Australia Use Case - Observations vs Incidents / Patrol Packages vs Independent Incident Packages

Hi all,

It looks like Northern Australia’s conservation management has a different flavour compared to other parts of the world where the SMART platform is used.

Here is a bit of context first:

We have adopted an adaptation of the Open Standards for the Practice of Conservation called the “Healthy Country Plan” (HCP), with the support of the Conservation Coaches Network. The HCP is developed through workshops involving Indigenous Traditional Owners and ranger groups. It identifies key elements such as Targets, Threats, Result Chains, Strategies, Activities, Indicators, and Goals, forming the basis for a ten-year period. The plan is periodically reviewed and updated to ensure its relevance and effectiveness, providing a structured approach to conservation that integrates traditional knowledge and modern conservation practices.

Most of the HCPs have these Result Chains in common, and they are reflected in the Configurable Models we have created and the Packages we use:

  • Weeds Management → Patrol Package
  • Feral Animals → Independent Incident Package
  • Fire Management → Patrol Package
  • Freshwater Management → Independent Incident Package
  • Cultural Heritage Management → Patrol Package
  • Indigenous Sites and Culture → Independent Incident Package
  • Fisheries → Patrol Package
  • Indigenous Knowledge Transfer → Independent Incident Package
  • Marine Migratory Species → Independent Incident Package
  • Threatened Species → Patrol Package
  • Visitor Management → Patrol Package

Once we looked into adopting the SMART platform in the Top End of Australia, we were confronted with two dilemmas. The first one is around the word “Incidents”, and the second one is about the important decision we had to make regarding when to use a “Patrol Package” and when to use an “Independent Incident Package”.

It might sound odd, but the word “Incident” creates some confusion for our rangers (and ourselves as support staff).

## [PROVIDED MATERIAL]

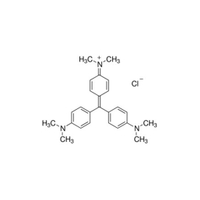Methyl Violet AR Grade Reagent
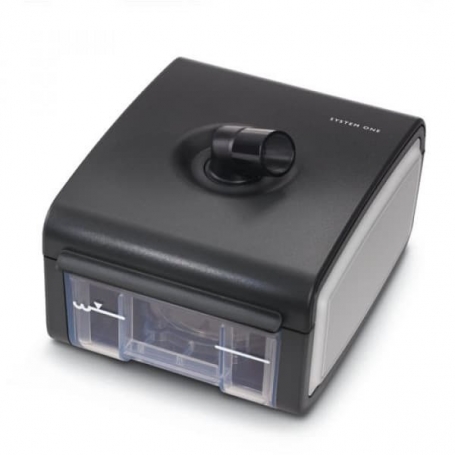 دستگاه CPAP فیلیپس مدل REMstar Auto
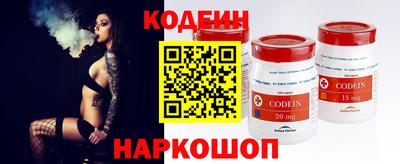 mdpv Среднеуральск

## [PROBLEMS TO WORK ON]
**A)** In the post on SMART use in Northern Australia, what is the name of the adaptation of the Open Standards for the Practice of Conservation that was adopted?
**B)** List every Result Chain that the post on SMART use in Northern Australia pairs with the Independent Incident Package.

## [ANSWERS FOR EACH ITEM]
**A)** The "Healthy Country Plan" (HCP).

**B)**
- Feral Animals
- Freshwater Management
- Indigenous Sites and Culture
- Indigenous Knowledge Transfer
- Marine Migratory Species